*** Opening Provided records ***

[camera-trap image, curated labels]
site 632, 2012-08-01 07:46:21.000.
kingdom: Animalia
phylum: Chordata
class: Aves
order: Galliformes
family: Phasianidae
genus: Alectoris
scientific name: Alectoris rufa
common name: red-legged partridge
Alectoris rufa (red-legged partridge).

*** Closing Provided records ***

Set the data above down again in full, exactly as it reads.

▶ **Reply**
[camera-trap image, curated labels]
site 632, 2012-08-01 07:46:21.000.
kingdom: Animalia
phylum: Chordata
class: Aves
order: Galliformes
family: Phasianidae
genus: Alectoris
scientific name: Alectoris rufa
common name: red-legged partridge
Alectoris rufa (red-legged partridge).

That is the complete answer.